Overview
This prompt aims to guide the development of an AI-enhanced coding platform similar to LeetCode. Programmers and learners will benefit from improved problem-solving tools and personalized feedback.
Prompt Overview
Purpose: This project aims to create a LeetCode-like platform enhanced by AI to improve coding problem-solving.
Audience: Targeted users include aspiring programmers, students, and professionals seeking to enhance their coding skills and efficiency.
Distinctive Feature: AI-driven features provide intelligent hints, code reviews, and error detection to support user learning and engagement.
Outcome: Users will experience a more interactive and educational coding environment, fostering skill development and problem-solving capabilities.
Quick Specs
- Media: Text
- Use case: Generation
- Industry: Development Tools & DevOps, Productivity & Workflow
- Techniques: Plan-Then-Solve, Role/Persona Prompting, Structured Output
- Models: GPT-4o
- Estimated time: 5-10 minutes
- Skill level: Beginner
Variables to Fill
No inputs required — just copy and use the prompt.
Example Variables Block
No example values needed for this prompt.
The Prompt
Create a comprehensive LeetCode clone that integrates AI capabilities to enhance user experience and problem-solving efficiency.
The platform should allow users to browse, solve, and submit coding problems similar to LeetCode, with added AI-driven features such as intelligent hints, code review, and error detection.
**Key Requirements:**
– Problem Listing:
– Display a wide range of coding problems with difficulty levels and categories.
– Code Editor:
– Provide an interactive coding environment supporting multiple programming languages.
– AI Assistance:
– Implement AI features including:
– Intelligent hints guiding users toward solutions without fully disclosing the answer.
– Automated code review highlighting potential optimizations or bugs.

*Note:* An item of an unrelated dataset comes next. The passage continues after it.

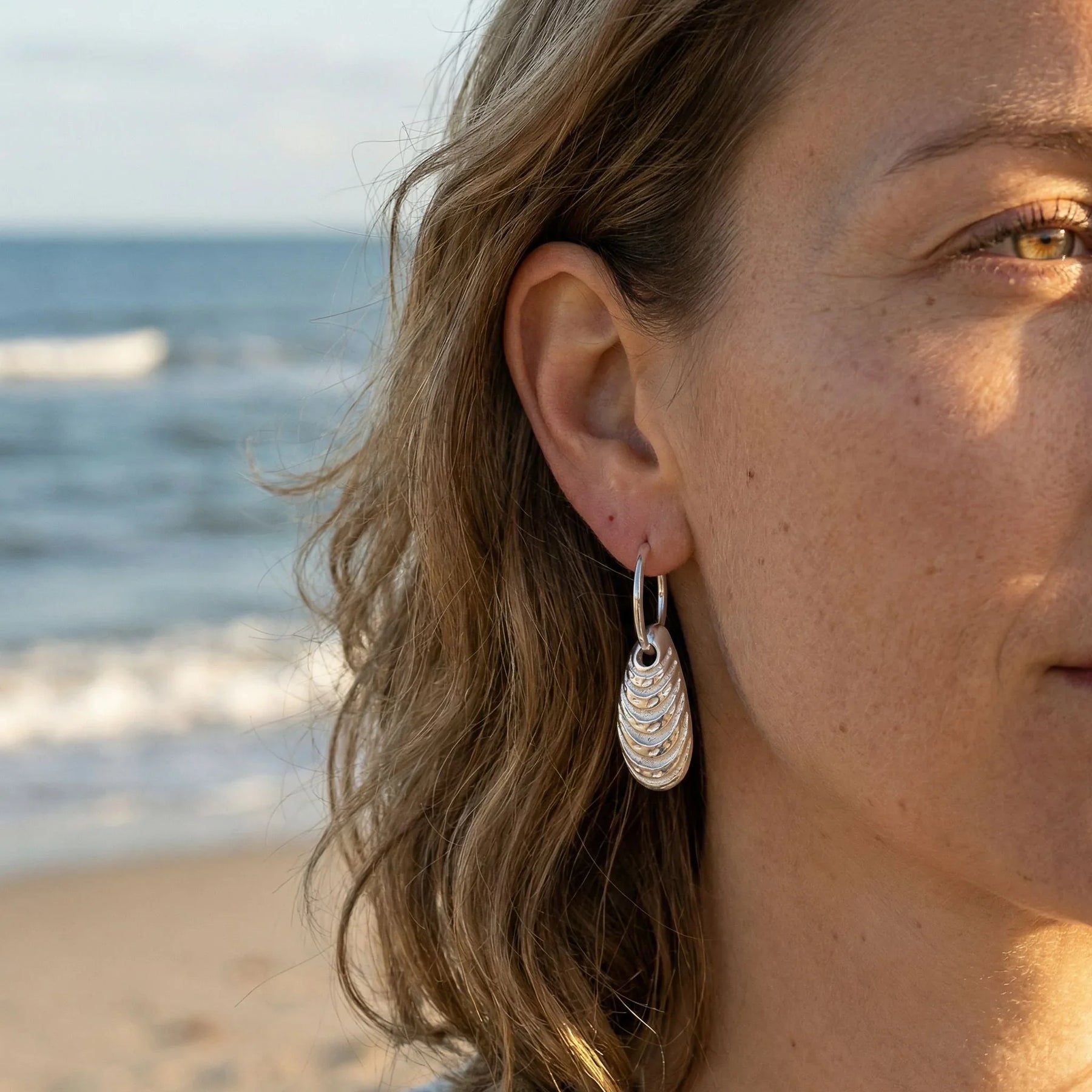Silberner Miesmuschel-Ohrring am Ohr einer Frau am Strand, maritimer Schmuck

– Error detection and explanation for common mistakes.
– User Accounts:
– Enable user registration and progress tracking.
– Submission Evaluation:
– Run submitted code against test cases and provide feedback.
**Steps:**
1. Design the database schema for:
– Problems
– Users
– Submissions
– AI feedback
2. Develop the frontend interface mirroring LeetCode’s user experience.
3. Implement the backend to handle:
– Problem retrieval
– Code execution
– User management
4. Integrate AI models to generate:
– Hints
– Code reviews
– Error detections
5. Test the platform thoroughly to ensure:
– Accuracy
– Responsiveness
**Output Format:**
– Provide a detailed project outline including:
– Architecture diagrams
– Technology stack recommendations
– AI integration strategies
– Example user workflows
– Include sample code snippets for key components such as:
– AI hint generation
– Code evaluation
**Examples:**
– Show a sample user interaction where:
– A user attempts a problem
– Requests a hint from the AI
– Receives a guided suggestion without the full solution
– Demonstrate code review feedback highlighting inefficiencies in user-submitted code.
**Notes:**
– Ensure AI suggestions maintain educational value by encouraging learning rather than providing direct answers.
– Prioritize security and sandboxing when executing user code submissions to prevent malicious activity.
Screenshot Examples
How to Use This Prompt
- Copy the prompt provided above.
- Identify key components for your LeetCode clone project.
- Follow the outlined steps to develop your platform.
- Incorporate AI features as specified in the requirements.
- Test thoroughly to ensure functionality and user experience.
- Document your project with architecture and code snippets.
Tips for Best Results
- Database Design: Create a normalized schema for problems, users, submissions, and AI feedback to ensure efficient data retrieval and integrity.
- Frontend Development: Build a user-friendly interface that mimics LeetCode, focusing on usability and accessibility across devices.
- AI Integration: Utilize machine learning models to provide hints, code reviews, and error detection, enhancing the coding experience without giving away solutions.
- Security Measures: Implement strict sandboxing and validation protocols for executing user code to protect against vulnerabilities and ensure a safe environment.
FAQ
- What features should an AI-driven coding platform include?
It should offer intelligent hints, automated code reviews, error detection, and user progress tracking. - How can AI enhance user experience in coding problems?
AI can provide tailored hints, highlight code inefficiencies, and explain common mistakes to users. - What is essential for user account management?
User registration, login, and progress tracking are crucial for managing user accounts effectively. - What should be tested in the coding platform?
The platform must be tested for accuracy, responsiveness, and security during code execution.
Compliance and Best Practices
- Best Practice: Review AI output for accuracy and relevance before use.
- Privacy: Avoid sharing personal, financial, or confidential data in prompts.
- Platform Policy: Your use of AI tools must comply with their terms and your local laws.
Revision History
- Version 1.0 (February 2026): Initial release.